• [Tasks and exercises]
1) In the Azure SQL Database DTU discussion below, list every factor that the blended measure behind DTUs is based on.
2) Answer these questions from the Azure SQL Database DTU discussion below, one line each:
(a) What is the maximum number of DTUs each server has?
(b) How many DTUs are available in an S2?
(c) Which usage percentages does the article on service tiers and performance levels mention for monitoring?
3) Reproduce, with no changes, the passage of the Azure SQL Database DTU discussion below that opens with the words containing "Still not cool" and closes with "the OP's question.".

• [Document extract]
With the new Azure SQL Database tier structure, it seems important to monitor your database "DTU" usage to know whether to upgrade or downgrade to another tier.
When reading Azure SQL Database Service Tiers and Performance Levels, it only talks about monitoring with CPU, Data and Log percentage usage.
But, when I add new metrics, I also have an DTU percentage option:
I can't find any about this online. Is this essentially a summary of the other DTU-related metrics?
A DTU is a unit of measure for the performance of a service tier and is a summary of several database characteristics. Each service tier has a certain number of DTUs assigned to it as an easy way to compare the performance level of one tier versus another.
Database Throughput Unit (DTU): DTUs provide a way to
describe the relative capacity of a performance level of Basic,
Standard, and Premium databases. DTUs are based on a blended measure
of CPU, memory, reads, and writes. As DTUs increase, the power offered
by the performance level increases. For example, a performance level
with 5 DTUs has five times more power than a performance level with 1
DTU. A maximum DTU quota applies to each server.
The DTU Quota applies to the server, not the individual databases and each server has a maximum of 1600 DTUs. The DTU% is the percentage of units your particular database is using and it seems that this number can go over 100% of the DTU rating of the service tier (I assume to the limit of the server). This percentage number is designed to help you choose the appropriate service tier.
From down toward the bottom of this announcement:
For example, if your DTU consumption shows a value of 80%, it
indicates it is consuming DTU at the rate of 80% of the limit an S2
database would have. If you see values greater than 100% in this view
it means that you need a performance tier larger than S2.
As an example, let’s say you see a percentage value of 300%. This
tells you that you are using three times more resources than would be
available in an S2. To determine a reasonable starting size, compare
the DTUs available in an S2 (50 DTUs) with the next higher sizes (P1 =
100 DTUs, or 200% of S2, P2 = 200 DTUs or 400% of S2). Because you
are at 300% of S2 you would want to start with a P2 and re-test.
Still not cool enough to comment, but regarding #vladislav's comment the original article was fairly old. Here is an update document regarding DTU's, which would help answer the OP's question.

• [Record list]
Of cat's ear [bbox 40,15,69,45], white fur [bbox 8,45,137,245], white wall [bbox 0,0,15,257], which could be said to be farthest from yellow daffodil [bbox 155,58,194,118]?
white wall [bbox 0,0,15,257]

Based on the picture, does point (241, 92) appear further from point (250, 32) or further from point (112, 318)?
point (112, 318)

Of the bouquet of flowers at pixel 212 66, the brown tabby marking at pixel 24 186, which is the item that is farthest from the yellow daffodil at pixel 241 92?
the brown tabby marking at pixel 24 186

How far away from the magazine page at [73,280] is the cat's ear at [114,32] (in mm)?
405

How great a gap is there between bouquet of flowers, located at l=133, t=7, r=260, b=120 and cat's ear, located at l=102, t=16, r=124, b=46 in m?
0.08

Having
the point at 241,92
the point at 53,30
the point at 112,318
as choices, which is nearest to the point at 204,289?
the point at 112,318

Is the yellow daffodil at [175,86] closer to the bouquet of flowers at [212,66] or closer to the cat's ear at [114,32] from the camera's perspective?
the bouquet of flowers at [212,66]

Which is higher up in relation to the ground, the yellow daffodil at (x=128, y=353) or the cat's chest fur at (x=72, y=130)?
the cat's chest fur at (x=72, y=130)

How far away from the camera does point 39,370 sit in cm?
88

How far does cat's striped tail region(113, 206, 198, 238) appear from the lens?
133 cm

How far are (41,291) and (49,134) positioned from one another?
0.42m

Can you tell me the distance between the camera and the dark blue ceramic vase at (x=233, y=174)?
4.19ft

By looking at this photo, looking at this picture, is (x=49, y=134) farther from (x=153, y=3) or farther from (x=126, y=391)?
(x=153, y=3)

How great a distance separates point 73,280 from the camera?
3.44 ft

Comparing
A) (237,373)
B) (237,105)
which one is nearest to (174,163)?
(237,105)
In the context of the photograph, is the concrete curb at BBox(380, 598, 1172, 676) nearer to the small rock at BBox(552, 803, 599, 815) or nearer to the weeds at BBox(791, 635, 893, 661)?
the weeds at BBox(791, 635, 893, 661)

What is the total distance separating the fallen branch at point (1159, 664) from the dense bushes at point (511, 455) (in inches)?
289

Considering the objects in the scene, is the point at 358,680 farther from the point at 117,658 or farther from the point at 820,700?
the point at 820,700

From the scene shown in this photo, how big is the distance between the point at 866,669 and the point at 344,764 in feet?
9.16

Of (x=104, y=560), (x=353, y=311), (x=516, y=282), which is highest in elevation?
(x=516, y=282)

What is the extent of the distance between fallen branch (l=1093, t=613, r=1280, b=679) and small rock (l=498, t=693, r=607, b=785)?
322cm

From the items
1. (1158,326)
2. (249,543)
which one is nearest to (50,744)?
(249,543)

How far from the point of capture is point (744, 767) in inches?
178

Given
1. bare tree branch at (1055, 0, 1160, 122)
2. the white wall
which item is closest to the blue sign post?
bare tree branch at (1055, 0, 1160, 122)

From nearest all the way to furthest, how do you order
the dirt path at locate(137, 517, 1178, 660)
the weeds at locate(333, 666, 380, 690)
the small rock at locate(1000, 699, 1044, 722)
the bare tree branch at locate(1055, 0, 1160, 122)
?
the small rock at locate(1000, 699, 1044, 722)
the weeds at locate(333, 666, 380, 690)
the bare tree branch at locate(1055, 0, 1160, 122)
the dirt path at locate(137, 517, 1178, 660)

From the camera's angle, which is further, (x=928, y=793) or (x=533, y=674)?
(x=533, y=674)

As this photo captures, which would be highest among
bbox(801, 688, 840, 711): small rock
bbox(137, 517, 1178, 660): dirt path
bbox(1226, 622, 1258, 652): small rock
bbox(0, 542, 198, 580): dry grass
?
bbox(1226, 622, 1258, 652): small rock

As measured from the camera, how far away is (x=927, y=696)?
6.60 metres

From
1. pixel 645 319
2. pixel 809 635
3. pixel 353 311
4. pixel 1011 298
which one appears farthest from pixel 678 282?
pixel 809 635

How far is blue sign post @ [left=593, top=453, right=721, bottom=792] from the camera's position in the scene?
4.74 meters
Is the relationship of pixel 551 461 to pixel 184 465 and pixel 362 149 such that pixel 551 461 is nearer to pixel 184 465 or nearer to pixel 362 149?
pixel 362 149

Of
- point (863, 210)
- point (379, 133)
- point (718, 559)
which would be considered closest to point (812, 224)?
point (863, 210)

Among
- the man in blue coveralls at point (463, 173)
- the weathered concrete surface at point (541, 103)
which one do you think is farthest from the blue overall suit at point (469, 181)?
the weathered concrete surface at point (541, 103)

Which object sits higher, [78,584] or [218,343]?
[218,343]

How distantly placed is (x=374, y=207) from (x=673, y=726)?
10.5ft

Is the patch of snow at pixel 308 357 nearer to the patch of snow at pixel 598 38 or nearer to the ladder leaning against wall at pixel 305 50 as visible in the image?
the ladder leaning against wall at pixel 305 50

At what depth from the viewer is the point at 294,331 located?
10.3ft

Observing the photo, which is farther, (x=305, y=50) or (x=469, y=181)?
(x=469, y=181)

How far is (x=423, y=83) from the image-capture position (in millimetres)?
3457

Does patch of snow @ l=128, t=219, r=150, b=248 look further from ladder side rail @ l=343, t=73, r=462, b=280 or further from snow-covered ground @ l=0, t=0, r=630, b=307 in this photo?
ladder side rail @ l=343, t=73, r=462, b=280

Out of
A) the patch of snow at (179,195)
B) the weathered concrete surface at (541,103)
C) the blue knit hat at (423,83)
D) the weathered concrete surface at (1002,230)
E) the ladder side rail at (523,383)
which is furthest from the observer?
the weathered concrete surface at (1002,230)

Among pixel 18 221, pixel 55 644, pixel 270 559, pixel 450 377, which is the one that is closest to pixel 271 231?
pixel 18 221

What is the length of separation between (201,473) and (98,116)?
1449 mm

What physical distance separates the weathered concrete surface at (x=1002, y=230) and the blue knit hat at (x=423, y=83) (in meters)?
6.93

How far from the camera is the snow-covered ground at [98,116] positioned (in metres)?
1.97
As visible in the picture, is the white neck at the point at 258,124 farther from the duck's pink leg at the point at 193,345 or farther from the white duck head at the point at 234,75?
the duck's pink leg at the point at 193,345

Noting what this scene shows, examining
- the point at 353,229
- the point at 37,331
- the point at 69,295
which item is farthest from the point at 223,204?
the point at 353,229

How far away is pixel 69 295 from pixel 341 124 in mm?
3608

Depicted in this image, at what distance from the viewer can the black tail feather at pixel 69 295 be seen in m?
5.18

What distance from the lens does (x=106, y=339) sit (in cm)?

• [Solutions per task]
1) CPU, memory, reads, writes

2)
(a) 1600 DTUs
(b) 50 DTUs
(c) CPU, Data and Log percentage usage

3)
Still not cool enough to comment, but regarding #vladislav's comment the original article was fairly old. Here is an update document regarding DTU's, which would help answer the OP's question.